Work instructions: Convert the material below into a Markdown table with two columns, Row and Line. Give each line its own numbered row and leave out blank lines.
------
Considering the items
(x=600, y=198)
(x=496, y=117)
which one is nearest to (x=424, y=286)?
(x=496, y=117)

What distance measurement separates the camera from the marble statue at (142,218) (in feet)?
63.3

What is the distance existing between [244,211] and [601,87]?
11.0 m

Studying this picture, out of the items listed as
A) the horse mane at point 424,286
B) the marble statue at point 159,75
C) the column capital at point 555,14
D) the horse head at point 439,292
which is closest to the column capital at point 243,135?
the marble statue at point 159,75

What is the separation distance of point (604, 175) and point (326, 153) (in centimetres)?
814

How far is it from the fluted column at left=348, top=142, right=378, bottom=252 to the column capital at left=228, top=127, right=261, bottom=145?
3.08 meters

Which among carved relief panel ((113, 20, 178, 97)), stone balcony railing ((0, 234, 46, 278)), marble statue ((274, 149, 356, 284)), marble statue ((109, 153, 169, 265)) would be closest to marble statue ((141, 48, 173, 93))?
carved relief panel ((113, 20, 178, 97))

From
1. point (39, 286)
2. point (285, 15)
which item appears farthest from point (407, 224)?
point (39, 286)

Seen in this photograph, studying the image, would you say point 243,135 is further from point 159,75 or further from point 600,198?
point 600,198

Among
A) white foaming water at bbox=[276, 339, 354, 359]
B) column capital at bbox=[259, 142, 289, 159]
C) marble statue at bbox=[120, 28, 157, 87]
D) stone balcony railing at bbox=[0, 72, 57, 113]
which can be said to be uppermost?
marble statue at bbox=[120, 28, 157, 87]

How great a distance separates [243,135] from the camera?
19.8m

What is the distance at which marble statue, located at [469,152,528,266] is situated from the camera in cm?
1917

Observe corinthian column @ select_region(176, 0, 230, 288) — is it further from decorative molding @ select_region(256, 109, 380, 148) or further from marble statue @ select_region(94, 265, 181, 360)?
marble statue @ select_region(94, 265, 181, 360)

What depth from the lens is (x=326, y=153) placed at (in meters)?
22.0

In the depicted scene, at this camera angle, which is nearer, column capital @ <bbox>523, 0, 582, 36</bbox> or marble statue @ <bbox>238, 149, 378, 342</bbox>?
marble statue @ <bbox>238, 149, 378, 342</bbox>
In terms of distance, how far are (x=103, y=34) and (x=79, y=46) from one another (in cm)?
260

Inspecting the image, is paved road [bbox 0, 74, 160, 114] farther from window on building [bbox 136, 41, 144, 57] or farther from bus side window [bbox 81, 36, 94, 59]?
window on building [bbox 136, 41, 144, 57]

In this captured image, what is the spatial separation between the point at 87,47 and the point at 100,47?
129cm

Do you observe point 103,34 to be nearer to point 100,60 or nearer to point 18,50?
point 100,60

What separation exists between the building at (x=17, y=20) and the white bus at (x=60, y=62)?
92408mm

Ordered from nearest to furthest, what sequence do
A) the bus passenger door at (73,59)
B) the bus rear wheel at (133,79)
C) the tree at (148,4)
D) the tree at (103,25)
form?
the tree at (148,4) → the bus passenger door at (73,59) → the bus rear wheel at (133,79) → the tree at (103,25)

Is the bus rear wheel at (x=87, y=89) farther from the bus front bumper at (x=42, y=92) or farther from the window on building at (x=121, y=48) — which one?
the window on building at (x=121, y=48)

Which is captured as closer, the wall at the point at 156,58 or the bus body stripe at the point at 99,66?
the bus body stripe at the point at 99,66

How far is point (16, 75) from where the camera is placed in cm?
------
Answer to the exercise:
| Row | Line |
|---|---|
| 1 | Considering the items |
| 2 | (x=600, y=198) |
| 3 | (x=496, y=117) |
| 4 | which one is nearest to (x=424, y=286)? |
| 5 | (x=496, y=117) |
| 6 | What distance measurement separates the camera from the marble statue at (142,218) (in feet)? |
| 7 | 63.3 |
| 8 | What is the distance existing between [244,211] and [601,87]? |
| 9 | 11.0 m |
| 10 | Studying this picture, out of the items listed as |
| 11 | A) the horse mane at point 424,286 |
| 12 | B) the marble statue at point 159,75 |
| 13 | C) the column capital at point 555,14 |
| 14 | D) the horse head at point 439,292 |
| 15 | which is closest to the column capital at point 243,135? |
| 16 | the marble statue at point 159,75 |
| 17 | What is the separation distance of point (604, 175) and point (326, 153) (in centimetres)? |
| 18 | 814 |
| 19 | How far is it from the fluted column at left=348, top=142, right=378, bottom=252 to the column capital at left=228, top=127, right=261, bottom=145? |
| 20 | 3.08 meters |
| 21 | Which among carved relief panel ((113, 20, 178, 97)), stone balcony railing ((0, 234, 46, 278)), marble statue ((274, 149, 356, 284)), marble statue ((109, 153, 169, 265)) would be closest to marble statue ((141, 48, 173, 93))? |
| 22 | carved relief panel ((113, 20, 178, 97)) |
| 23 | From |
| 24 | 1. point (39, 286) |
| 25 | 2. point (285, 15) |
| 26 | which item appears farthest from point (407, 224)? |
| 27 | point (39, 286) |
| 28 | Seen in this photograph, studying the image, would you say point 243,135 is further from point 159,75 or further from point 600,198? |
| 29 | point 600,198 |
| 30 | Among |
| 31 | A) white foaming water at bbox=[276, 339, 354, 359] |
| 32 | B) column capital at bbox=[259, 142, 289, 159] |
| 33 | C) marble statue at bbox=[120, 28, 157, 87] |
| 34 | D) stone balcony railing at bbox=[0, 72, 57, 113] |
| 35 | which can be said to be uppermost? |
| 36 | marble statue at bbox=[120, 28, 157, 87] |
| 37 | How great a distance separates [243,135] from the camera? |
| 38 | 19.8m |
| 39 | What is the distance at which marble statue, located at [469,152,528,266] is situated from the camera in cm? |
| 40 | 1917 |
| 41 | Observe corinthian column @ select_region(176, 0, 230, 288) — is it further from decorative molding @ select_region(256, 109, 380, 148) or further from marble statue @ select_region(94, 265, 181, 360)? |
| 42 | marble statue @ select_region(94, 265, 181, 360) |
| 43 | What depth from the lens is (x=326, y=153) placed at (in meters)? |
| 44 | 22.0 |
| 45 | In the depicted scene, at this camera angle, which is nearer, column capital @ <bbox>523, 0, 582, 36</bbox> or marble statue @ <bbox>238, 149, 378, 342</bbox>? |
| 46 | marble statue @ <bbox>238, 149, 378, 342</bbox> |
| 47 | In terms of distance, how far are (x=103, y=34) and (x=79, y=46) from one another (in cm)? |
| 48 | 260 |
| 49 | Inspecting the image, is paved road [bbox 0, 74, 160, 114] farther from window on building [bbox 136, 41, 144, 57] or farther from bus side window [bbox 81, 36, 94, 59]? |
| 50 | window on building [bbox 136, 41, 144, 57] |
| 51 | In this captured image, what is the spatial separation between the point at 87,47 and the point at 100,47? |
| 52 | 129cm |
| 53 | Do you observe point 103,34 to be nearer to point 100,60 or nearer to point 18,50? |
| 54 | point 100,60 |
| 55 | What separation exists between the building at (x=17, y=20) and the white bus at (x=60, y=62)? |
| 56 | 92408mm |
| 57 | Ordered from nearest to furthest, what sequence do |
| 58 | A) the bus passenger door at (73,59) |
| 59 | B) the bus rear wheel at (133,79) |
| 60 | C) the tree at (148,4) |
| 61 | D) the tree at (103,25) |
| 62 | form? |
| 63 | the tree at (148,4) → the bus passenger door at (73,59) → the bus rear wheel at (133,79) → the tree at (103,25) |
| 64 | Is the bus rear wheel at (x=87, y=89) farther from the bus front bumper at (x=42, y=92) or farther from the window on building at (x=121, y=48) — which one? |
| 65 | the window on building at (x=121, y=48) |
| 66 | Which is captured as closer, the wall at the point at 156,58 or the bus body stripe at the point at 99,66? |
| 67 | the bus body stripe at the point at 99,66 |
| 68 | How far is point (16, 75) from where the camera is placed in cm? |